### [Text extract]
Wang Yubo (, born January 1963) is a Chinese politician, serving since November 2020 as the Governor of the Yunnan Province.

Biography 
Wang was born in Zhenping County, Henan. he graduated from Qinghai Normal University with a bachelor's degree in 1984, majoring Chinese Language & Literature. In the same year, he joined the Communist Party. He had been served as the Deputy Director-general of the Science and Technology Department of Qinghai Province (2000–2003), Deputy Secretary-general of the Qinghai Government (2003–2008), Director-general of the Education Department of Qinghai (2008–2012), Mayor of Xining (2012–2015), Secretary-general of CPC Standing Committee of Qinghai (2015–2017), and Deputy Governor of Qinghai (2017–2019).

Wang was appointed as the Deputy CPC Secretary of Yunnan in June 2019. He was named the acting Governor in November 2020.  He was elected as the Governor in January 2021.

### [Exercises]
(1) In one to three sentences, explain how Wang Yubo reached the governorship of Yunnan, according to the biography.
(2) Set down the rows word for word, starting with the line containing "What is the extent" and continuing through the final row. Leave the pictures out.
The biography and the rows were taken from separate sources.

[Rows of spatial question data]
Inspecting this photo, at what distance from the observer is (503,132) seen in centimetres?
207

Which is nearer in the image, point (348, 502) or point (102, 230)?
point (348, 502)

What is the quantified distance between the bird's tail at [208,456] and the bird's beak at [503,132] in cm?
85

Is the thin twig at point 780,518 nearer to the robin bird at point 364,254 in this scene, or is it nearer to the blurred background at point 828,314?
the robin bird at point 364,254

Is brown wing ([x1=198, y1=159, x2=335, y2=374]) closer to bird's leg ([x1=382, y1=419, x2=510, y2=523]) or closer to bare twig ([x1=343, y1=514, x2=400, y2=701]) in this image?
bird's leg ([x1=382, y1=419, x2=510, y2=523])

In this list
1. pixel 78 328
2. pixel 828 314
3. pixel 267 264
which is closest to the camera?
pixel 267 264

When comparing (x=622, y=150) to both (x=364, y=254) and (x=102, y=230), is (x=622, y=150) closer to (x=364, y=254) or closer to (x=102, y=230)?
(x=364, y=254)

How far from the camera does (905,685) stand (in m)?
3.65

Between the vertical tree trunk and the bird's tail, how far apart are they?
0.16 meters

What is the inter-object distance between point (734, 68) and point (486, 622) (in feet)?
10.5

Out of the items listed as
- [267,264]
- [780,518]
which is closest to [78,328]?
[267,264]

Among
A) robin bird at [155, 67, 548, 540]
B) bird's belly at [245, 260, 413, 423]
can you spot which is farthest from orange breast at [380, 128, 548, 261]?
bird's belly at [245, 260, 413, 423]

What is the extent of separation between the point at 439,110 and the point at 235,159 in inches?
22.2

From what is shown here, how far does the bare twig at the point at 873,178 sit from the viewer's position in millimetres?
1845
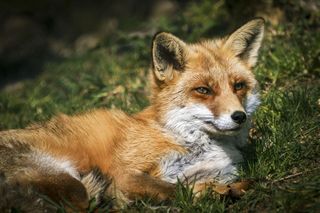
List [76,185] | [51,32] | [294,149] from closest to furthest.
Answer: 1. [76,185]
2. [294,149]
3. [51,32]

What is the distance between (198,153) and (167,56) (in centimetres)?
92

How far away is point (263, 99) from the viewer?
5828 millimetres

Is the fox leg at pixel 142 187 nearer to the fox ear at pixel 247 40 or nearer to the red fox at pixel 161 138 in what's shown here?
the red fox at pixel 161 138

### [Worked answers]
(1) Wang was appointed Deputy CPC Secretary of Yunnan in June 2019. In November 2020 he was named acting Governor, and he was elected Governor in January 2021.

(2)
What is the extent of separation between the point at 439,110 and the point at 235,159 in inches?
22.2

From what is shown here, how far does the bare twig at the point at 873,178 sit from the viewer's position in millimetres?
1845
List [76,185] | [51,32] | [294,149] from closest to furthest.
Answer: 1. [76,185]
2. [294,149]
3. [51,32]

What is the distance between (198,153) and (167,56) (in centimetres)?
92

How far away is point (263, 99) from the viewer?
5828 millimetres

Is the fox leg at pixel 142 187 nearer to the fox ear at pixel 247 40 or nearer to the red fox at pixel 161 138 in what's shown here?
the red fox at pixel 161 138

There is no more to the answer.